The Joint Annual Scientific Meetings of the Endocrine Society of Australia and the Society for Reproductive Biology 2018

Lessons from beyond the Graves’ (#202)

Thora Y Chai 1 , Jasper Sung 1 , Angela McPhee 1 , David Farlow 2 , Mark Mclean 1 3 4 , Christian Girgis 1 5 , David R Chipps 1 5
  1. Department of Diabetes and Endocrinology, Westmead Hospital, Westmead, NSW, Australia
  2. Department of Nuclear Medicine and Ultrasound, Westmead Hospital, Westmead, NSW, Australia
  3. Department of Diabetes and Endocrinology, Blacktown Hospital, Blacktown, NSW, Australia
  4. School of Medicine, University of Western Sydney, Campbelltown, NSW, Australia
  5. Sydney Medical School, The University of Sydney, Sydney, NSW, Australia

Introduction: We report 2 patients with Graves’ disease (GD) who had ‘silent’ thyroid cancers.


Case 1: A 20yo female was diagnosed with GD (clinical signs of Graves’ ophthalmopathy, goitre, sinus tachycardia, unintentional weight loss; TSH <0.005mIU/L [0.40-3.50mIU/L]; FT4 40.9pmol/L [9.0-19.0pmol/L]; FT3 >46.1pmol/L [2.6-6.0pmol/L]; TRAb 27.5IU/L [<1.0IU/L]). She commenced on carbimazole.  

Her initial thyroid ultrasound (January 2017) demonstrated a heterogenous, hypervascular goitre, , which had on her repeat ultrasound (April 2017) increased in size. A thyroid technetium scan revealed diffuse radiotracer uptake (82.51%).


Due to refractory GD, a total thyroidectomy was performed (February 2018), revealing a 60mm papillary thyroid carcinoma in the right lobe and a 36mm papillary thyroid carcinoma in the left lobe, with lymphovascular and adipose tissue invasion. The tumours were negative for BRAF V600E.

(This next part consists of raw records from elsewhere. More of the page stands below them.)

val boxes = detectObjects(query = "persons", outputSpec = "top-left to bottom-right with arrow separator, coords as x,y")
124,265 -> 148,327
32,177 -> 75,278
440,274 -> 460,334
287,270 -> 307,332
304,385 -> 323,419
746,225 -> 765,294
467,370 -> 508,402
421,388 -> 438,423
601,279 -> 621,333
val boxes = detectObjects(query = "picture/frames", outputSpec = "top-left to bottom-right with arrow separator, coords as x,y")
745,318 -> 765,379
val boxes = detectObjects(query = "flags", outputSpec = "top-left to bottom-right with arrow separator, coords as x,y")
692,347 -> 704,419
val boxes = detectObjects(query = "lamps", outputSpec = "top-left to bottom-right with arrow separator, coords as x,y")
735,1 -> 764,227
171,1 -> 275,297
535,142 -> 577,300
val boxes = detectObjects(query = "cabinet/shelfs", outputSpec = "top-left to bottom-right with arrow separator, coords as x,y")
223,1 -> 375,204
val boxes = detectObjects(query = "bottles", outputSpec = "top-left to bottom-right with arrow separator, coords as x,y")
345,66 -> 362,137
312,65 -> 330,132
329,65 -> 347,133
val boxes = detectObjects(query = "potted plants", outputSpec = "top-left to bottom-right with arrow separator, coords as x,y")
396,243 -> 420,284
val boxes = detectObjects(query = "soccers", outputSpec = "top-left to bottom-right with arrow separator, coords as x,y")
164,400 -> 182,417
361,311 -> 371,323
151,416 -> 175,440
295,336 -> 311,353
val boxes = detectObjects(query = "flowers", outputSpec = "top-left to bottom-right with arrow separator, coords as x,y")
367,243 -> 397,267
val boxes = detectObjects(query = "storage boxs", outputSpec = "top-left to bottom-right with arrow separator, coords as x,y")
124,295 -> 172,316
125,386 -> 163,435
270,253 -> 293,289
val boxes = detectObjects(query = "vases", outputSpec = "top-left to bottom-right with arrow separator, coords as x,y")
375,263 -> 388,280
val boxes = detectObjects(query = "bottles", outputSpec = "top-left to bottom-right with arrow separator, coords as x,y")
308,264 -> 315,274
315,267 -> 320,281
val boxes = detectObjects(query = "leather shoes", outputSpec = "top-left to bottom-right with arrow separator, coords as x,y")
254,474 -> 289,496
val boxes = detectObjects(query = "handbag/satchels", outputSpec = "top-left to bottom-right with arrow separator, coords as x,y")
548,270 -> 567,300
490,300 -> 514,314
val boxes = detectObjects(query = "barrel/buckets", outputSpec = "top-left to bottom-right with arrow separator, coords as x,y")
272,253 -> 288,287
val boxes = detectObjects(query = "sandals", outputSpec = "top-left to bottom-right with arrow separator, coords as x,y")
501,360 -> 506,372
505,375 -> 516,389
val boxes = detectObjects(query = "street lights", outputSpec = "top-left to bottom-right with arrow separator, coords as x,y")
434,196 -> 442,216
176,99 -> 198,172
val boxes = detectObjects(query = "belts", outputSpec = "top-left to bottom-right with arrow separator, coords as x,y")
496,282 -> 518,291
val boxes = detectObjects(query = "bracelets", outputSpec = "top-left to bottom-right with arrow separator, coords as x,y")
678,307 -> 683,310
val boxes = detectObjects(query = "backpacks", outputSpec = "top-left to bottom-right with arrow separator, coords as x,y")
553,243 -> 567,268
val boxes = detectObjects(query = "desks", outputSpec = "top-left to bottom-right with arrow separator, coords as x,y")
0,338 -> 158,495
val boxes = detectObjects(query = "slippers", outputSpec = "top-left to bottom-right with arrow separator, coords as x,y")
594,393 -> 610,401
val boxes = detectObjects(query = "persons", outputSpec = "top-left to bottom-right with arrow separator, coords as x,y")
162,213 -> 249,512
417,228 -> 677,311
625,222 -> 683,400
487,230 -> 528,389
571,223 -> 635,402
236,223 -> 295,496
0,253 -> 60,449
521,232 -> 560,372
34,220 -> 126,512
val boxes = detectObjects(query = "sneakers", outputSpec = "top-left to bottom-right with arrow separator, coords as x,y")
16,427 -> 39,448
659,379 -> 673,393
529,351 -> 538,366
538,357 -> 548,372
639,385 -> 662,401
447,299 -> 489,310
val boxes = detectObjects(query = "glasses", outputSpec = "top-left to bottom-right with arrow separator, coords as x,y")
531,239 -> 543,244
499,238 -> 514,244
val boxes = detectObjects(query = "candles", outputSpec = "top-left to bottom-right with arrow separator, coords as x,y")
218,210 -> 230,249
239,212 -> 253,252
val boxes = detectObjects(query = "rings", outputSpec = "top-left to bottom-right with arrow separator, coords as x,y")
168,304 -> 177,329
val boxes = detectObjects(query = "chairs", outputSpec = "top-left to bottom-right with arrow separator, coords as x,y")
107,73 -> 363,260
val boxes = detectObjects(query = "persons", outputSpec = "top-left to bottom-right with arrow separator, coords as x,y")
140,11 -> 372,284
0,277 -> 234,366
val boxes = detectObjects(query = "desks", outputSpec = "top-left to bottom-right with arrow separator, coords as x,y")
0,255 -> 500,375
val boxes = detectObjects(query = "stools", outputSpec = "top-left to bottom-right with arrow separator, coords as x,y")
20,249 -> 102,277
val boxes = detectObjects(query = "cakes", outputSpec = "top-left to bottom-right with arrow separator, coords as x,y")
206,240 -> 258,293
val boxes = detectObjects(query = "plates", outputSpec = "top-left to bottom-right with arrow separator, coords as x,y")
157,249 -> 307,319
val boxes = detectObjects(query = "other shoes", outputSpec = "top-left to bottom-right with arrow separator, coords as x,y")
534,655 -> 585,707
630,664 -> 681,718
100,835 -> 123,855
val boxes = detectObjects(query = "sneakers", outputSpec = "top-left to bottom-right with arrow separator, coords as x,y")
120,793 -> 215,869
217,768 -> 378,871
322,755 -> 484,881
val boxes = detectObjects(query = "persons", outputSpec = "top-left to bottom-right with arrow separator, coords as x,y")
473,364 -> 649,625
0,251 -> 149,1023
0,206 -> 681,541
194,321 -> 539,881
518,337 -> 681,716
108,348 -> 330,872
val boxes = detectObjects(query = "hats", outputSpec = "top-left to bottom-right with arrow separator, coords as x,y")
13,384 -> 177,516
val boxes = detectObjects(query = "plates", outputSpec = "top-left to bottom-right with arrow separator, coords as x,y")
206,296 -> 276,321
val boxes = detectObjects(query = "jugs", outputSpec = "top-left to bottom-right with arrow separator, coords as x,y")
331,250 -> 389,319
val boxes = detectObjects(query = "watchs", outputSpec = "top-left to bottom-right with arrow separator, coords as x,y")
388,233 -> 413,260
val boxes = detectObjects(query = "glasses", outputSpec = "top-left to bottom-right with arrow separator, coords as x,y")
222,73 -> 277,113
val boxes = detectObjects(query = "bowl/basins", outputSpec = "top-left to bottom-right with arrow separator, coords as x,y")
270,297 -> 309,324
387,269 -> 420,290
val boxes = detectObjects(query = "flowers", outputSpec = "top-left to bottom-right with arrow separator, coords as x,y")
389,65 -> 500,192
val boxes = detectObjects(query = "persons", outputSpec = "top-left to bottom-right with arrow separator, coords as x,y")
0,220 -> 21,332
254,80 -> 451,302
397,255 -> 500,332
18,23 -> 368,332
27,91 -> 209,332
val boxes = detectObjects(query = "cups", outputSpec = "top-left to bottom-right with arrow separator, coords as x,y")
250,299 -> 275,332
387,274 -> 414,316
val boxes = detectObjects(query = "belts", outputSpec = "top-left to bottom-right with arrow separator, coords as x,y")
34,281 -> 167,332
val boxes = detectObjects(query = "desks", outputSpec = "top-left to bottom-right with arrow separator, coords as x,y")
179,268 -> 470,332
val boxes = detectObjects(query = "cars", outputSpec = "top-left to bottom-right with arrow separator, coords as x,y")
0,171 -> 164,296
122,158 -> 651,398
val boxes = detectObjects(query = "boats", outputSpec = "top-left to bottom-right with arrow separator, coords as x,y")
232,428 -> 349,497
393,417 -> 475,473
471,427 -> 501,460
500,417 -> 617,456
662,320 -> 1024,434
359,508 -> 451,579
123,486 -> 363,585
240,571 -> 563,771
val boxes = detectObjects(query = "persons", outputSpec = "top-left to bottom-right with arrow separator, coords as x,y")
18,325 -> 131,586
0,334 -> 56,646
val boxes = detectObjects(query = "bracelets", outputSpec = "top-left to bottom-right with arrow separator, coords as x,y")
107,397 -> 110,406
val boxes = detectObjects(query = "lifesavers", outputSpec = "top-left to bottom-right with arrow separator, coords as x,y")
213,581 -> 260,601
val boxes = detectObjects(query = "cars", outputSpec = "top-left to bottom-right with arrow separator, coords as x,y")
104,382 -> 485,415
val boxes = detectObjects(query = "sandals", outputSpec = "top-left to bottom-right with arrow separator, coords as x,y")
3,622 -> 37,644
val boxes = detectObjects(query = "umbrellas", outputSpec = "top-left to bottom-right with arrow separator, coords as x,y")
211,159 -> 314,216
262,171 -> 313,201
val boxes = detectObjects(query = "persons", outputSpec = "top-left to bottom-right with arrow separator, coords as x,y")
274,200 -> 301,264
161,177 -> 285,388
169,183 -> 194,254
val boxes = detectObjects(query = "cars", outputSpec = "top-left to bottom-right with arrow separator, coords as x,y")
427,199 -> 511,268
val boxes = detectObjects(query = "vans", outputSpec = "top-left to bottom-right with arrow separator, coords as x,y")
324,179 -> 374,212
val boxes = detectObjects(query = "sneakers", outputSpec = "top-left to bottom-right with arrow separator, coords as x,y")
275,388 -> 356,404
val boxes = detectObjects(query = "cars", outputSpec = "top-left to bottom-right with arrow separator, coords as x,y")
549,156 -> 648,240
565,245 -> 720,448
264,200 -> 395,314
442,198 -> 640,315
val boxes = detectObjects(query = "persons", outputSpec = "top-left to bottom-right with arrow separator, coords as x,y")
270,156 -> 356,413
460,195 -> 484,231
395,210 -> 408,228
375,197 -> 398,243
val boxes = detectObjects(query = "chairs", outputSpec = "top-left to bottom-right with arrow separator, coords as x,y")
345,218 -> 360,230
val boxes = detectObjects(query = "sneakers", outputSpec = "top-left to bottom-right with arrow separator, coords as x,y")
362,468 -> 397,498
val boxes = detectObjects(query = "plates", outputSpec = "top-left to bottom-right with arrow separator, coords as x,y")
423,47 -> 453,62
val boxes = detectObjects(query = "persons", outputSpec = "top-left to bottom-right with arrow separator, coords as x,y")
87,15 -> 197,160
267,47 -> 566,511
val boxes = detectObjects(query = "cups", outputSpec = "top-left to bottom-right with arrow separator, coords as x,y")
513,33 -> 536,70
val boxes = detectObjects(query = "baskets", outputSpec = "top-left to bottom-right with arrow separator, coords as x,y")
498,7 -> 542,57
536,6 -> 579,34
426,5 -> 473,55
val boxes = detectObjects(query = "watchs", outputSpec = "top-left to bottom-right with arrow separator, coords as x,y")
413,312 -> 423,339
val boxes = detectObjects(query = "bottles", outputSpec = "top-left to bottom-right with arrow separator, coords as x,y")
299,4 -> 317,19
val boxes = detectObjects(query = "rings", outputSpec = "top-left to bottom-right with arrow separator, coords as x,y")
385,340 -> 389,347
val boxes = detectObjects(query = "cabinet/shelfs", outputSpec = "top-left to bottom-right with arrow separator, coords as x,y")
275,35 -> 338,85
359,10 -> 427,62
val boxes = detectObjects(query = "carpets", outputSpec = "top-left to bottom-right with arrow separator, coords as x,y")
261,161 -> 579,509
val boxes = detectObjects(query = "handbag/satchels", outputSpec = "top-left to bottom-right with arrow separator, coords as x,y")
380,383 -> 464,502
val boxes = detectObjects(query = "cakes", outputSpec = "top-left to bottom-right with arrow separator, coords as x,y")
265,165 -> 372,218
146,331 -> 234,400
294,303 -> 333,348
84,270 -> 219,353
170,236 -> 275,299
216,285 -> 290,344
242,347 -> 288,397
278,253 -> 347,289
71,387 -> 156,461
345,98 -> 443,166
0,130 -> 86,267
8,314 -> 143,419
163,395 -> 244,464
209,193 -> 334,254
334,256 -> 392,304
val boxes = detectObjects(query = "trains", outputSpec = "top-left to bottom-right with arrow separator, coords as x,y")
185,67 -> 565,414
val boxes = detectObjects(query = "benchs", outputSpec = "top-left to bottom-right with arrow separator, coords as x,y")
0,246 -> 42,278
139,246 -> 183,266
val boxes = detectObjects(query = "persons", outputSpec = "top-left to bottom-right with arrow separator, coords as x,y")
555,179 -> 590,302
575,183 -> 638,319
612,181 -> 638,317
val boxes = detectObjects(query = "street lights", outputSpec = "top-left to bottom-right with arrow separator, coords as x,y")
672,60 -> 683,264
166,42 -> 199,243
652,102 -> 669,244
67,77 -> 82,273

Six weeks post-thyroidectomy, she had a thyroglobulin level at 16.3μg/L [0-28μg/L], undetectable anti-thyroglobulin antibody and TRAb 4.4IU/L.  Radioactive iodine remnant ablation is planned.


Case 2: A 44yo female had severe thyrotoxicosis from GD (clinical signs of sinus tachycardia, unintentional weight loss, lid-lag and goitre; TSH <0.005mIU/L; FT4 43.1pmol/L; FT3 >46.1pmol/L; TRAb 176IU/L) requiring propanolol and carbimazole. A thyroid technetium scan revealed diffuse radiotracer uptake consistent with GD. 


She was refractory to treatment, developing Grave’s ophthalmopathy. A total thyroidectomy was performed (July 2015). Histopathology revealed a 12mm follicular thyroid cancer in her left lobe, surrounded by Graves’ thyroiditis. Lymphovascular and right lobe invasion were not present. Radioactive iodine ablation was performed in Sept 2015, with a whole-body I-123 scan indicating absent residual iodine-avid tissue. She has not had recurrence of her follicular thyroid carcinoma.



Patients with GD have an increased risk of thyroid carcinomas, possibly related to TRAbs. It is usually either clinically apparent or occult micro-carcinomas. Large papillary thyroid carcinomas in GD not detected by thyroid scan or ultrasound is rare.